Credential resolution is:
api_key > api_key_env value > <ENDPOINT>_API_KEY > unauthenticated dummy key
For example, if api_key_env = "VISION_LLM_API_KEY" is configured but that environment variable is absent, Nebula falls back to VISION_API_KEY.

Request profiles

request_profile controls request-specific kwargs, not endpoint selection.
ProfileBehavior
qwen3Sends Qwen3 chat_template_kwargs; vision disables thinking, text maps reasoning_effort to enable_thinking.
anthropic_thinkingSends Anthropic native thinking fields for text endpoints behind a compatible proxy.
noneSends no extra request body. This is the default for every endpoint.
Use request_profile = "qwen3" only when the endpoint serves a Qwen3-family model. Use none for generic OpenAI-compatible gateways that do not accept Qwen-specific kwargs.

Migration notes

This configuration replaces the older role/Modal-shaped surface.
OldNew
[app.llm_roles.vision_llm][app.model_endpoints.vision]
[app.llm_roles.text_llm][app.model_endpoints.text]
[app.llm_roles.ocr][app.model_endpoints.ocr]
vlm = "modal/vision_llm"vlm = "@vision"
ocr_vlm = "modal/ocr"ocr_vlm = "@ocr"
template = "qwen3"request_profile = "qwen3"
The old TOML fields are not shimmed.

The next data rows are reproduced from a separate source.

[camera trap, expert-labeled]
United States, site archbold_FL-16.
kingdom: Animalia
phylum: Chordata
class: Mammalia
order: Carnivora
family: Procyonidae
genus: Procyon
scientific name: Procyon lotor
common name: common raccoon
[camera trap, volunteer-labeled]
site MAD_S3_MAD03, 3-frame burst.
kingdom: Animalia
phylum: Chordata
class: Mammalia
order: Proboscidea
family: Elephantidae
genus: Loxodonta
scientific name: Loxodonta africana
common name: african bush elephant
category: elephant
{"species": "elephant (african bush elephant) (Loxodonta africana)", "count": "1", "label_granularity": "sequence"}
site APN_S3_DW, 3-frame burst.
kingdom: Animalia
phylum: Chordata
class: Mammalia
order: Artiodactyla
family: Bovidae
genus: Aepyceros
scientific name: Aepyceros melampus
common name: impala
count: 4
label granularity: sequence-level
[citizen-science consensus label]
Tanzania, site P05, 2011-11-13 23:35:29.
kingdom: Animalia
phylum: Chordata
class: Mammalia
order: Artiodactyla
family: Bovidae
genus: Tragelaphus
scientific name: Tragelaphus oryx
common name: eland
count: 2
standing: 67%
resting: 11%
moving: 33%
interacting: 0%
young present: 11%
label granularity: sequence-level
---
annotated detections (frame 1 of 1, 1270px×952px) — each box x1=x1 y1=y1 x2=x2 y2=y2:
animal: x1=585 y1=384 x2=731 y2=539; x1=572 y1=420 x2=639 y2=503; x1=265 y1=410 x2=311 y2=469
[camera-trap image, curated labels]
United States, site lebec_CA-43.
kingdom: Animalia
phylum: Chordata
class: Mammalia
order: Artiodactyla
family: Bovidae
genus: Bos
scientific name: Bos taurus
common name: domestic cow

Historical model-name aliases such as modal/qwen35-4b and modal/lightonocr-2-1b are intentionally not supported. Use @vision, @ocr, or configure explicit app.model_endpoints entries.

Deployment safety

Repo-managed Nebula deployment config has been migrated to the new format. A deployment using those checked-in config files should continue routing to the existing endpoints. Before deploying an environment with custom config, check for:
llm_roles
template =
modal/vision_llm
modal/qwen35-4b
modal/lightonocr-2-1b
VISION_LLM_BASE_URL
TEXT_LLM_BASE_URL
Replace those with app.model_endpoints.*, request_profile, @vision / @ocr, and endpoint-based environment variables such as VISION_BASE_URL, TEXT_BASE_URL, and OCR_BASE_URL.